On April 7, Rustamzade was contacted by this profile on Facebook. The person behind the profile introduced himself as an officer working for the Special Security Services in Azerbaijan. In the brief exchange this person had with Rustamzade, he kept removing all of the messages after they were sent. As a result, there are few screenshots that actually contain any evidence of this person threatening Rustamzade.

In one message, the user tells Rustamzade to stop the campaign the activist started on change.org. The campaign calls on the Azerbaijan authorities to allocate funds for families who have been affected by the global pandemic that has also reached Azerbaijan. When Rustamzade refused to remove the campaign, that is when the person threatened Rustamzade to humiliate him and his family.

Shortly after, a Facebook page (that has now been successfully removed) was set up, with intimate pictures of Rustamzade’s wife Amina Rustamzade and posts using humiliating language.

On April 8, a new Facebook page was set up with similar content. There is also, an Instagram post, that was shared by this account on the social media platform. In addition, his fiance’s profile appears to have been added to an escort website with personal information including phone numbers.

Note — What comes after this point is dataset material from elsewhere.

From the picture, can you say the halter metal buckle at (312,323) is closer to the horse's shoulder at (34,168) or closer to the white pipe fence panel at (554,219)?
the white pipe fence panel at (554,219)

Also on April 8, Rustamzade’s father, Bakir Khalilov was taken by the police when they could not locate Ilkin Rustamzade at his family home. When Rustamzade called to speak with his father, the police interrupted the conversation, took the phone away from the father and told Rustamzade unless he comes to the station, his father will be arrested. When police showed up at his father’s house, they claimed Rustamzade violated quarantine laws by leaving the house without informing the law enforcement. This is a new regulation that was introduced on April 5. Rustamzade moved out on April 2. Three days before the regulation was set in place.

Meanwhile, Rustamzade’s father falls into a threatened group category due to his age and health condition. He just recently had heart surgery.

Although his father has been released since then, Rustamzade is concerned both his father, and himself could be arrested and that threats against his family will continue.